Lessons learned from the Alpine fire 

RMOW debriefs Nov. 10 incident at Committee of the Whole

click to enlarge PHOTO BY BRADEN DUPUIS - FIRE SMART Whistler Mayor Nancy Wilhelm-Morden, left, with councillors Jack Crompton and Jen Ford, speak with Fire Chief Geoff Playfair in the aftermath of last month's Alpine House fire.
  • Photo by Braden Dupuis
  • FIRE SMART Whistler Mayor Nancy Wilhelm-Morden, left, with councillors Jack Crompton and Jen Ford, speak with Fire Chief Geoff Playfair in the aftermath of last month's Alpine House fire.

If there was one positive to arise out of the Nov. 10 fire at Alpine House that displaced roughly 70 to 80 people, it's the outpouring of support that followed.

Businesses donated goods and services, fundraisers were organized, and Whistler Community Services Society (WCSS) was inundated with more donations than it could handle.

But if there's one lesson Whistler Fire Services Chief Geoff Playfair thinks the community should take from the incident, it's the importance of tenant insurance.

"It's so often forgotten, probably across the country, but certainly in this town," Playfair said at the Resort Municipality of Whistler's (RMOW) Dec. 15 Committee of the Whole meeting, which was focused on the lessons learned from the incident.

Playfair didn't know the exact numbers, but said only a handful of those affected by the Alpine House fire had tenant insurance.

"They're not looking to register with Emergency Social Services (ESS), because they've got their own system in place," he said.

"So (the fact that) the community is very giving and generous is all very well and good, but they don't need to be giving and generous if people have their insurance in place."

Playfair suggested it might be worth making tenant insurance a requirement under municipal bylaws, if possible.

Other improvements could be made in transitioning people from the RMOW's mandated emergency response — the first 72 hours — to ensuring their needs are taken care of in the long term, Playfair said.

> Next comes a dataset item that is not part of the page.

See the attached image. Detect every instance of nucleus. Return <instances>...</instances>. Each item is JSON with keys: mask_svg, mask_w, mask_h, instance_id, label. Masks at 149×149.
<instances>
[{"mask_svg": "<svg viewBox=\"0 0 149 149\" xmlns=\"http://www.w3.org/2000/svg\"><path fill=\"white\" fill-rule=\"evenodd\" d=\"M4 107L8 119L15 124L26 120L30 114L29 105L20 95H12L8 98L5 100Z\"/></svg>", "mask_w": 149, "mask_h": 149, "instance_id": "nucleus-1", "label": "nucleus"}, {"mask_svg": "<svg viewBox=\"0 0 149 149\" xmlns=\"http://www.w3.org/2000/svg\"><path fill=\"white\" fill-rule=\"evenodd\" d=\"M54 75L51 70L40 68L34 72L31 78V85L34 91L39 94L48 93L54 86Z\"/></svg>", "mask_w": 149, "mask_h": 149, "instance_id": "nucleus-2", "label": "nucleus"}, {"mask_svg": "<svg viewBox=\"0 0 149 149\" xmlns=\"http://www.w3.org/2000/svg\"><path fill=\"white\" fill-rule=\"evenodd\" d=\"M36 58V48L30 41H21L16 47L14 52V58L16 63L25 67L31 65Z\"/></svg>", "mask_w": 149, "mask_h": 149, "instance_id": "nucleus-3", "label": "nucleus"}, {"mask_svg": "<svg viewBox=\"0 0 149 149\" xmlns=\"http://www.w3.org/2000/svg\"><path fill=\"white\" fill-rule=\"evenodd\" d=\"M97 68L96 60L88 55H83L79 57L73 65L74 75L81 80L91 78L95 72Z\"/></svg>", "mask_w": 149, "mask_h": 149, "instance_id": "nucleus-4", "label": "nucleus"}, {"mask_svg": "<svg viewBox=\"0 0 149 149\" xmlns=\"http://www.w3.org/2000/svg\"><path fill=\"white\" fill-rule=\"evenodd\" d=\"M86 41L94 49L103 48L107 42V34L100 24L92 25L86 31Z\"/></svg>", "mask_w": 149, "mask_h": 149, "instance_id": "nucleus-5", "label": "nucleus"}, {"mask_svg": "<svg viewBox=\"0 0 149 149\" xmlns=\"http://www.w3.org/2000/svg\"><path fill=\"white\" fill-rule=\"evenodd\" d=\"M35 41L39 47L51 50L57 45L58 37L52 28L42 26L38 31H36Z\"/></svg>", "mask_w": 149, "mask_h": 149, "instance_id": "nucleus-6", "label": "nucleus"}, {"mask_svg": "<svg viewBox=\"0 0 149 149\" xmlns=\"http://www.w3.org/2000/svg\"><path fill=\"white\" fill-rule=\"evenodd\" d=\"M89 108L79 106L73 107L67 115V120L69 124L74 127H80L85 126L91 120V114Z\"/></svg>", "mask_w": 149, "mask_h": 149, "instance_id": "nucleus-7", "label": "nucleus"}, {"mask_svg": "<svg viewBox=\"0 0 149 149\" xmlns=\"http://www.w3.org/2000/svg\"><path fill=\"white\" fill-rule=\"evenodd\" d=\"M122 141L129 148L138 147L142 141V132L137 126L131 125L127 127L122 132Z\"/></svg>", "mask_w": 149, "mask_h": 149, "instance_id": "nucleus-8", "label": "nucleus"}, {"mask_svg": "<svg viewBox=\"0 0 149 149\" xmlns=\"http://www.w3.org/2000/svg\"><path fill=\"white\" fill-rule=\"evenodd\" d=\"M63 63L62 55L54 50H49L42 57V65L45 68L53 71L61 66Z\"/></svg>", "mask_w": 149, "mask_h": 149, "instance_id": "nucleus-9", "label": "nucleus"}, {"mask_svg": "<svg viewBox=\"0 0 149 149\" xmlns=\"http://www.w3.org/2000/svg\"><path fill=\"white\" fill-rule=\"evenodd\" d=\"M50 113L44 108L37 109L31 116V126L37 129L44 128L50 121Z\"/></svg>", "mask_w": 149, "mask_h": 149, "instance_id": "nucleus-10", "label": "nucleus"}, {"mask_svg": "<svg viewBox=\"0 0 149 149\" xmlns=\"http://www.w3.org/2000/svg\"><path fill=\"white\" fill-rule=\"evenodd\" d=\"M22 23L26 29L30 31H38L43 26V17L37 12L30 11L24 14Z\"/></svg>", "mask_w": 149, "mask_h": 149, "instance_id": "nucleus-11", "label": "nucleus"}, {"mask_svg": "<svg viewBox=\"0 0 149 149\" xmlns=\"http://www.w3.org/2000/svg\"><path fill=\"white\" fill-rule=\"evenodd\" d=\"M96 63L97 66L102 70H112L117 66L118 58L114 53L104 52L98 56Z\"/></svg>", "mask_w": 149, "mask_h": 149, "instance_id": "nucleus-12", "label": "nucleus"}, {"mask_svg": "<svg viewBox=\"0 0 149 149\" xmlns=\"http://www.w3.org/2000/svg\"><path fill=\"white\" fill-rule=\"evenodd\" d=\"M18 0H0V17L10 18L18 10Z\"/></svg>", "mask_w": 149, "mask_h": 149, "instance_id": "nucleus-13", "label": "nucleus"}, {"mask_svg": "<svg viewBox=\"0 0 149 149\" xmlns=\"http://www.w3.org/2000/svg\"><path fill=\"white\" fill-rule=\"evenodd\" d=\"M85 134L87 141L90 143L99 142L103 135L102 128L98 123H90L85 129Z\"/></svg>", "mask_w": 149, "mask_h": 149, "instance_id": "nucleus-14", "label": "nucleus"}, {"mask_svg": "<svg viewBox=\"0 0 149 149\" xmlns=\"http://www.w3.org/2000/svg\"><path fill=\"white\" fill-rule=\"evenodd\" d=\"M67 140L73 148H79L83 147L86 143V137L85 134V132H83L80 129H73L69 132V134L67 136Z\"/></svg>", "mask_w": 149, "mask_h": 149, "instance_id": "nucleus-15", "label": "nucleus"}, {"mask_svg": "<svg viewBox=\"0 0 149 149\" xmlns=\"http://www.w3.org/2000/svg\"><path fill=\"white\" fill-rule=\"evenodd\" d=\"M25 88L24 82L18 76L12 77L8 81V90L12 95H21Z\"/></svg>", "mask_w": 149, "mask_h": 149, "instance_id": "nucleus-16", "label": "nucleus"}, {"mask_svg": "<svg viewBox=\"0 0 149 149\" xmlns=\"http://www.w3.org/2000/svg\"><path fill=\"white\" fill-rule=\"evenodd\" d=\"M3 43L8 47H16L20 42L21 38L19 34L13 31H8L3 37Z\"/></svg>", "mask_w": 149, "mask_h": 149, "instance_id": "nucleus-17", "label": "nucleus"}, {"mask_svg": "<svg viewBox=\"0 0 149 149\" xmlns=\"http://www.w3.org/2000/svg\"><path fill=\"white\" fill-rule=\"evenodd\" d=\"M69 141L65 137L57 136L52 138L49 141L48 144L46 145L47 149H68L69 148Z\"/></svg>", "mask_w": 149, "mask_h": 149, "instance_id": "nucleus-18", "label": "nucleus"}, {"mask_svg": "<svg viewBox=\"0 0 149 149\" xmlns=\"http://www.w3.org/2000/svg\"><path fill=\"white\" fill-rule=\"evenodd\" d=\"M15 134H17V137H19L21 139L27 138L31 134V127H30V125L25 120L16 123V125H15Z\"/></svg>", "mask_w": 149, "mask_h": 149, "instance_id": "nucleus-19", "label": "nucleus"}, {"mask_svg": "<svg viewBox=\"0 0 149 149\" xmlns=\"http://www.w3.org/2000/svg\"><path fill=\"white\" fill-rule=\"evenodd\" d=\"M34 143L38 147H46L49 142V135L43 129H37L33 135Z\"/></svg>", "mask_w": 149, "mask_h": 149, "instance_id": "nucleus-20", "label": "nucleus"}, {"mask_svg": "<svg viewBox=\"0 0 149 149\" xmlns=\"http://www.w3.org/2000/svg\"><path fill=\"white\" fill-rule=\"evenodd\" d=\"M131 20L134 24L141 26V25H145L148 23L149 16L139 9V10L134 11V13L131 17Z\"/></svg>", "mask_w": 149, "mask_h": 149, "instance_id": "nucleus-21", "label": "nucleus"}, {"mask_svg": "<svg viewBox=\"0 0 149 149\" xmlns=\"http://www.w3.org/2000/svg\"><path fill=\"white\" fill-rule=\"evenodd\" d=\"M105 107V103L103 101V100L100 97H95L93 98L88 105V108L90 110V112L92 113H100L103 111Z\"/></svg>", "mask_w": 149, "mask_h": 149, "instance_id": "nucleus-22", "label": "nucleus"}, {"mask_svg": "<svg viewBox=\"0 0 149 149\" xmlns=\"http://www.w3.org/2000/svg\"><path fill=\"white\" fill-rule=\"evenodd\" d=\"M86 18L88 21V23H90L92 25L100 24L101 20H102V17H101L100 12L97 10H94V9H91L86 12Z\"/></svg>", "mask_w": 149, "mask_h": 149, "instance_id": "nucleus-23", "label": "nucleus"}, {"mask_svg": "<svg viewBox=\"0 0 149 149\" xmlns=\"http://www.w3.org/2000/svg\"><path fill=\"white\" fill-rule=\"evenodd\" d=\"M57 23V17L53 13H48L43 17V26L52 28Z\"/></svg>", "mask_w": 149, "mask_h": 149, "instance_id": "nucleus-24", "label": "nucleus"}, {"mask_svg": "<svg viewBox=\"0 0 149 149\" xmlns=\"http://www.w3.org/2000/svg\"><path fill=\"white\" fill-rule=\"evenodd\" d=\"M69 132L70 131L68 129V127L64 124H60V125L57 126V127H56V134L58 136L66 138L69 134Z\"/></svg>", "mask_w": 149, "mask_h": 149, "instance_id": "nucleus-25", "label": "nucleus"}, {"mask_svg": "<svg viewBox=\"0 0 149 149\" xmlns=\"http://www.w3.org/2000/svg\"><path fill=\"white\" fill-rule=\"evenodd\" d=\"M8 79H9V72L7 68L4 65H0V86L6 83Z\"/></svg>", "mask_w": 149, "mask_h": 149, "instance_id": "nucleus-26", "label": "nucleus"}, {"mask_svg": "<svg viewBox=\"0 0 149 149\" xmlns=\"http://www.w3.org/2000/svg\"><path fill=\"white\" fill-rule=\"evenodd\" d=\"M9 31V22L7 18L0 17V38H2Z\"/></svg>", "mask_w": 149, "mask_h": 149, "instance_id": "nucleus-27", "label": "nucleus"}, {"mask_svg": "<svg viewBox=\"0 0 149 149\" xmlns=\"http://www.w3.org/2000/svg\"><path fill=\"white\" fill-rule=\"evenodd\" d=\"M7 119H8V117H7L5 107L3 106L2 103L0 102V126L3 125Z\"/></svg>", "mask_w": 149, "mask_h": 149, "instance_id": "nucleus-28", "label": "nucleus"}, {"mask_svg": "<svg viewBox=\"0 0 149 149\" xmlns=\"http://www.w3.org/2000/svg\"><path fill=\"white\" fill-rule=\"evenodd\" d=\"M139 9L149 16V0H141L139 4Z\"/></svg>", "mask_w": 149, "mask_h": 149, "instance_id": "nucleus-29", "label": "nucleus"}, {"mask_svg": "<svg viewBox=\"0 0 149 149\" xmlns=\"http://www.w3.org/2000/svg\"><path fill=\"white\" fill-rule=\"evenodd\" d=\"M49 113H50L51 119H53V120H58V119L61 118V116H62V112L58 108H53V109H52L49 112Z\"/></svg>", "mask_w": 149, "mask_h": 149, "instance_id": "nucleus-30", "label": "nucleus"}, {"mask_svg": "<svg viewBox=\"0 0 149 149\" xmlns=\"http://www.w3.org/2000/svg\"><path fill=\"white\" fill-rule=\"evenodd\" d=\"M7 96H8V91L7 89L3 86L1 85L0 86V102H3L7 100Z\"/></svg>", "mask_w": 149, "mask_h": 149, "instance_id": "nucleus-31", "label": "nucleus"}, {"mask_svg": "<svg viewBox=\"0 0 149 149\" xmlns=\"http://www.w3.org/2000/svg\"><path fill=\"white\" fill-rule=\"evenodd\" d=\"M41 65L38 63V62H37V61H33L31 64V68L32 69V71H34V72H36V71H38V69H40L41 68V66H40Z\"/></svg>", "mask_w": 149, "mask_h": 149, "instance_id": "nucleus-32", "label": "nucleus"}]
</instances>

It would also be helpful to have a "virtual peer-to-peer" system for donations similar to what was taking place on Facebook after the event, he said.

Almost two-thirds of the clothing donations received by WCSS were unusable due to rips or stains.

As such, WCSS will not be taking clothing donations after future emergency events, at least until a protocol is put in place for handling them.

"It was taxing on their staff to sort through everything," said RMOW Emergency Program Coordinator Erin Marriner, adding that she's looking into ways to better match donors with people in need.

Another recommendation from the fire was to implement a system to ensure ESS gets dispatched earlier, something Marriner said has already been taken care of.

Now, when a major structure fire alerts all three of Whistler's fire halls, ESS will be automatically alerted as well, she said.

"ESS will automatically get called through dispatch, and then a couple of volunteers will go to the site," she said.

"If they're not needed they can leave a couple cards and go home, and then if they are, they're on site to start doing that, so we'll try it that way for a little while and see how it looks."

In highlighting what went well, Playfair and Marriner praised the response from firefighters and ESS responders, the support of the community in the aftermath and the use of the Meadow Park Sports Centre as a reception centre for those displaced.

Marriner also praised RMOW communications staff in keeping the public informed.

"A lot of people were really keen to know what was going on and to assist where they could, so the communications department was great in getting stuff out," she said.

Whistler Mayor Nancy Wilhelm-Morden said the main things that stuck out to her were the importance of having tenant insurance, smoke alarms and fire extinguishers, as well as making sure your extinguishers are not expired and that you know how to use them.